Maria Bethânia, a primeira integrante do chamado “Grupo Baiano” a se profissionalizar, recebeu de presente de Gil o samba-canção “Se Eu Morresse de Saudade” para incluir no disco Maricotinha (2001). Os dois interpretaram juntos a música no show que comemorou os 35 anos de carreira da cantora. Já Gal Costa participou de Vida, incluída em um álbum do grupo Obina Shok.

Logo que chegou a São Paulo, ainda como funcionário da Gessy Lever, Gil se destacou como compositor. Dois exemplares dessa fase estão presentes nesta compilação: “Amor Até o Fim”, gravada com Maria Rita (filha de Elis Regina, a primeira a registrar esse samba), e “Mancada”, um dueto com Beth Carvalho. Nessa mesma época, Gil abriu sua cabeça para os Beatles e conheceu Milton Nascimento. Décadas depois, os dois cantaram a pacifista “Imagine” em um tributo a John Lennon.

Nos ambientes efervescentes dos festivais de música e da cena cultural do Rio e de São Paulo, Gil teve os primeiros contatos com vários contemporâneos que futuramente lhe convidariam para álbuns de duetos. O primeiro deles foi Erasmo Carlos, que teve a ideia de chamar o amigo e sua banda para uma releitura do samba-rock “Mané João”. Francis Hime deu a ele uma música para letrar e daí nasceu “Um Carro de Boi Dourado”, gravada por ambos. Já “Monsieur Binot”, uma das canções mais conhecidas de Joyce Moreno, é uma homenagem a Vitor Binot, professor de ioga dela e de Gil. Portanto, nada mais natural do que uma reunião dos dois para interpretá-la.
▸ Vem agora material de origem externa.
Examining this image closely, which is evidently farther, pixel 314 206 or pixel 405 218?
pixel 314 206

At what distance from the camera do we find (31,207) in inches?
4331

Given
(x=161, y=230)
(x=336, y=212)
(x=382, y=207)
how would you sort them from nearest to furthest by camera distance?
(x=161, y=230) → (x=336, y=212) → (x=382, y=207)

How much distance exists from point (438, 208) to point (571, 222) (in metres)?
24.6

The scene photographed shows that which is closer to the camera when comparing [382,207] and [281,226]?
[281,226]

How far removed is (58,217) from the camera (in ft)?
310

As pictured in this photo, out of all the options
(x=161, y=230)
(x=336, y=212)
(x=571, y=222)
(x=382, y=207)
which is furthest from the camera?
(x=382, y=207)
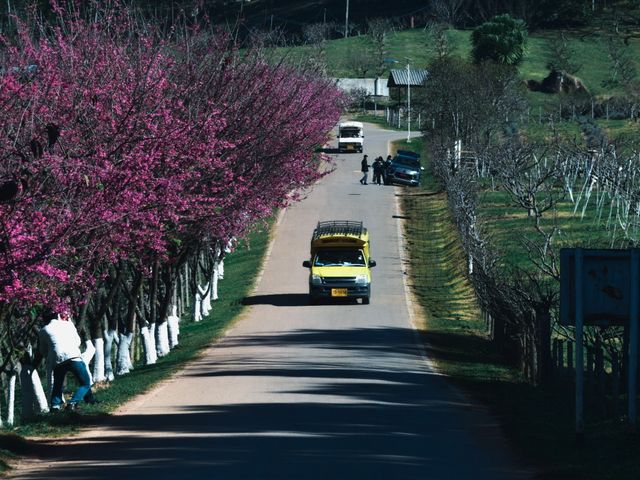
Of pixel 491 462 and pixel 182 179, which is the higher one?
pixel 182 179

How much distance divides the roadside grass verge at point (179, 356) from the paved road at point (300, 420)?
0.40 metres

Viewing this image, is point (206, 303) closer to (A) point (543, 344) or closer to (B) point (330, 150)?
(A) point (543, 344)

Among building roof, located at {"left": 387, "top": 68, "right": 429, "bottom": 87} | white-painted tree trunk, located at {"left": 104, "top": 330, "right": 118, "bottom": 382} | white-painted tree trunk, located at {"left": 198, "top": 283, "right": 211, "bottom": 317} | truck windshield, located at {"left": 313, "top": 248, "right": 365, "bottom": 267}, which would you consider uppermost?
building roof, located at {"left": 387, "top": 68, "right": 429, "bottom": 87}

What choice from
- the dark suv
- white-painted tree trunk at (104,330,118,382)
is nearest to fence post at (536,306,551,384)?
white-painted tree trunk at (104,330,118,382)

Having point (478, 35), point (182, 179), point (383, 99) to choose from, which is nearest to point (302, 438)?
point (182, 179)

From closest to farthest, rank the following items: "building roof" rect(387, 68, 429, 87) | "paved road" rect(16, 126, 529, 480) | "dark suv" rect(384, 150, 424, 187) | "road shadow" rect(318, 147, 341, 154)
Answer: "paved road" rect(16, 126, 529, 480)
"dark suv" rect(384, 150, 424, 187)
"road shadow" rect(318, 147, 341, 154)
"building roof" rect(387, 68, 429, 87)

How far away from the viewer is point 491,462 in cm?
1540

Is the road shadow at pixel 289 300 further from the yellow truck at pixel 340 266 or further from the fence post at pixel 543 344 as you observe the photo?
the fence post at pixel 543 344

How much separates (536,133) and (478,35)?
27801mm

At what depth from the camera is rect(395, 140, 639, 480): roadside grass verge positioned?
50.7 feet

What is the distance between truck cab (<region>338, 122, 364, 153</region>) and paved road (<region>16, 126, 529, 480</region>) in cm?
5425

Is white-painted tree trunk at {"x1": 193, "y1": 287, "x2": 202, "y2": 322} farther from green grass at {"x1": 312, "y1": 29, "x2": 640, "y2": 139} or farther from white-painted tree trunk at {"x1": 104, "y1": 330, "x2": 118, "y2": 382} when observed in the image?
green grass at {"x1": 312, "y1": 29, "x2": 640, "y2": 139}

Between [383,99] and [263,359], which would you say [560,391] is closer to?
[263,359]

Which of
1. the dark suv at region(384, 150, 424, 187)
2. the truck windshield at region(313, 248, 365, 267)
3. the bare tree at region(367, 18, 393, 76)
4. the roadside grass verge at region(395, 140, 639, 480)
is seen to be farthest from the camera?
the bare tree at region(367, 18, 393, 76)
No festival da TV Record de 1967, Gil se destacou com “Domingo no Parque”. Mas naquele mesmo evento uma belíssima música de Johnny Alf passou despercebida e sequer chegou à final: “Eu e a Brisa”. O tempo faria dela um clássico e Alf, um dos pioneiros da bossa nova, fez um dueto com o colega 33 anos depois. Já “Meu Coração”, parceria de Gil e Pepeu Gomes, fez sucesso radiofônico logo que saiu e “Duetos 2”traz uma releitura da canção interpretada pelos dois autores.

Fecham a compilação duas faixas registradas no início dos anos 1980: “Marcha da Tietagem”, que marcou o encontro do cantor e compositor com o trio elétrico de Dodô e Osmar e As Frenéticas, e “A Força Secreta Daquela Alegria”. Esta canção, que originalmente tinha o título de “Samba da Roseira”, foi gravada a convite do parceiro musical e amigo Jorge Mautner, de quem Gil se aproximou durante o exílio em Londres após ser preso pela Ditadura Militar.

A obra de Gil, no entanto, sempre foi livre e jamais se prendeu a fórmulas. Como disse Torquato Neto na contracapa de “Louvação” (1967), primeiro disco do artista, “há várias maneiras de se cantar e fazer música brasileira: Gilberto Gil prefere todas”. É o que se vê em Duetos 2.